The third day, he seemed even more distracted, more tied to his phone. She’d been waiting for him to announce their next move—a ride on the aerial tramway? a museum visit?—but if they were going to be married for however long, she saw no reason he had to do all the travel planning. So.
“Time to go,” she announced.
He looked startled. “I figured we’d stay here a few more days.”
“That’s fine, but not in this room. We have to let them change the sheets and clean the bathroom, at least.”
He leaned across the table and kissed her. “You’re right. We shouldn’t stay cooped up.” A short while later, they were hiking along a trail in Palm Canyon, shaded by the leafy fronds of towering palm trees. The green cleft in the parched hills was a perfect reminder that they were truly in an oasis.
“So what kind of wedding should we have?” she asked, squeezing his hand.
“What kind of wedding do you want?”
“The smaller the better.”
“Perfect.”
“But not, like, at the courthouse. And definitely not in Vegas.”
“No.”
They stopped to watch a small bird flitting around the canopy, then waited until some faster hikers passed them before continuing on. The air was so clean and the scenery was so beautiful that Lark suddenly knew exactly where she wanted to get married.
“Hawaii,” she said.
Trip’s face lit up. He obviously liked the suggestion.

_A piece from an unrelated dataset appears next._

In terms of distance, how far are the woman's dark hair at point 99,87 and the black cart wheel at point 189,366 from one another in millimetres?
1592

“And I want my parents to be there. My mom still has family on Oahu, and it’s perfect, because that’s where they met.”
“I love it,” he said.
“And Callie, too. I want her to be my maid of honor. I’m guessing most of my friends won’t be able to afford to come, but that’s okay.”
“The smaller it is, the more perfect we can make it,” he said. “I’m happy to fly your parents and Callie out.”